Kelsey A. O’Brien, Jane M. Waterman, W. Gary Anderson, and Nigel C. Bennett

The immunocompetence handicap hypothesis (ICHH) proposes that testosterone has both beneficial effects on male reproductive potential and negative effects by suppressing the immune system. However, support for the ICHH has been variable and an alternative hypothesis suggests that testosterone may be acting indirectly via cortisol to suppress immunity (the stress-linked ICHH). A third hypothesis is that increased energetic investment in immunity results in the suppression of testosterone.
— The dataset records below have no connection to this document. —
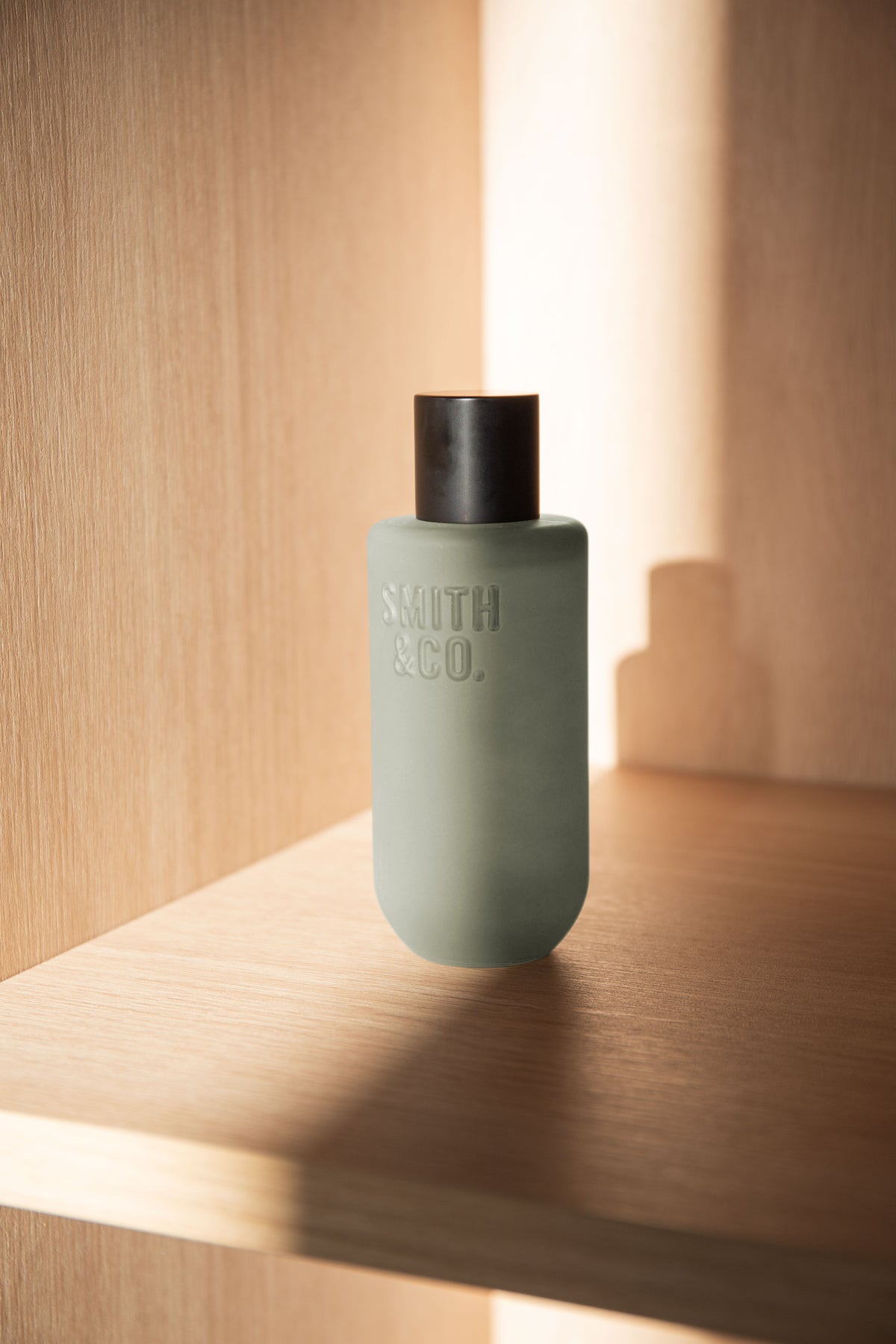 Portrait crop of the room spray on a sunlit oak shelf with a stepped shadow behind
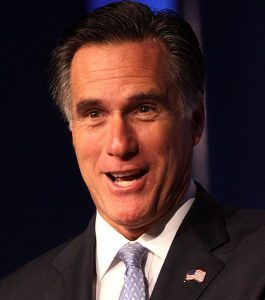 Mitt Romney grinning, wearing a dark suit.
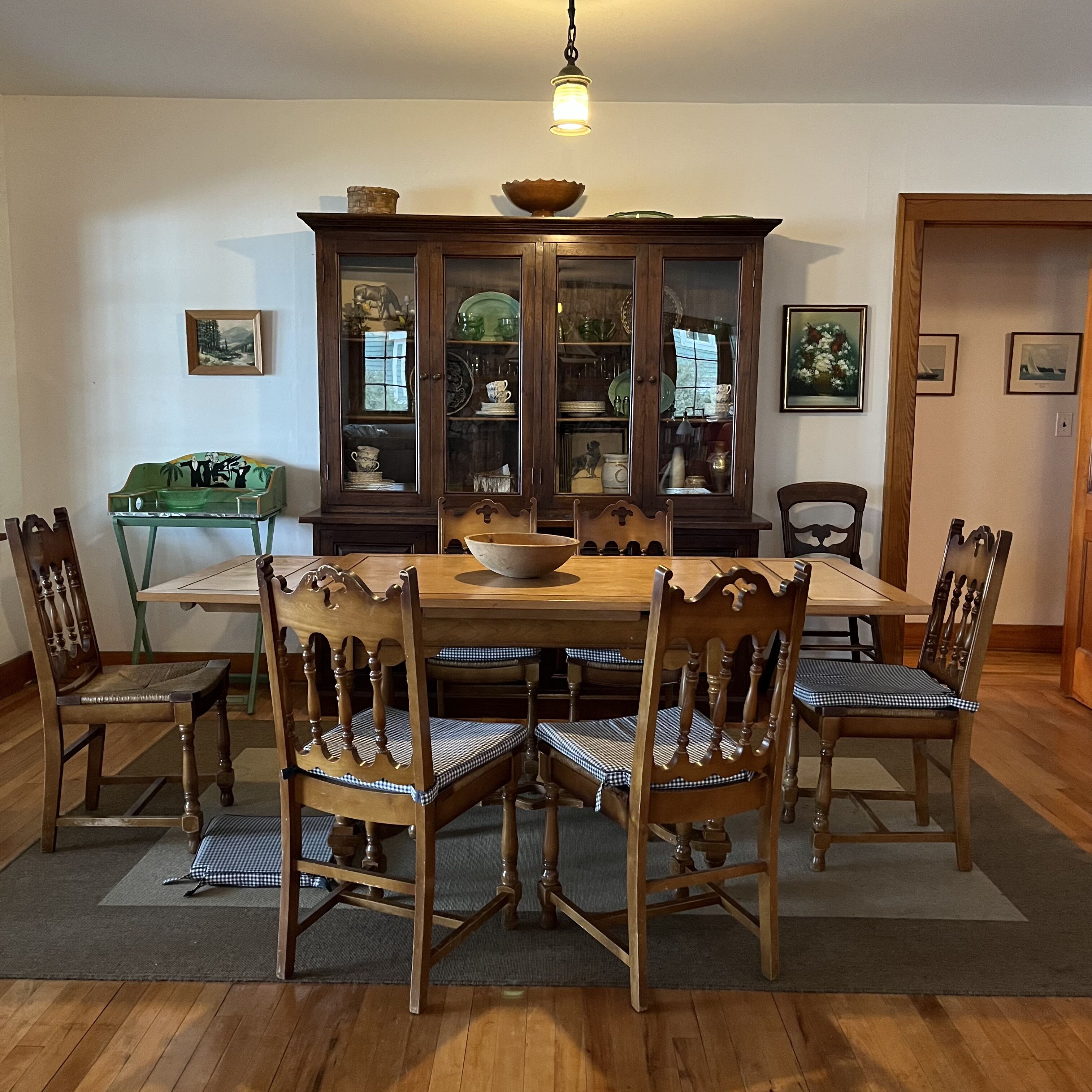 A dining room with a wooden table, six chairs, a cabinet with glass doors, and a hanging light fixture.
We tested these hypotheses in male Cape ground squirrels (Xerus inauris) through two separate manipulations; first by triggering a strong immune response using a lipopolysaccharide (LPS) injection and secondly by increasing circulating testosterone using silastic testosterone implants. Responding to an immune challenge significantly reduced testosterone, supporting the immunity suppression hypothesis, while increasing circulating testosterone had no effect on immunocompetence, body mass, ectoparasite abundances or cortisol levels, failing to support either the ICHH or stress-linked ICHH. Our results add to the increasing body of literature that challenges the ICHH, and we conclude that the trade-off between testosterone and immunity is mediated through immune activation and not through testosterone in male Cape ground squirrels. Being able to test the ICHH, stress-linked ICHH and immune suppression hypotheses in a free ranging mammal gives us a unique opportunity to examine the mechanisms mediating this trade-off.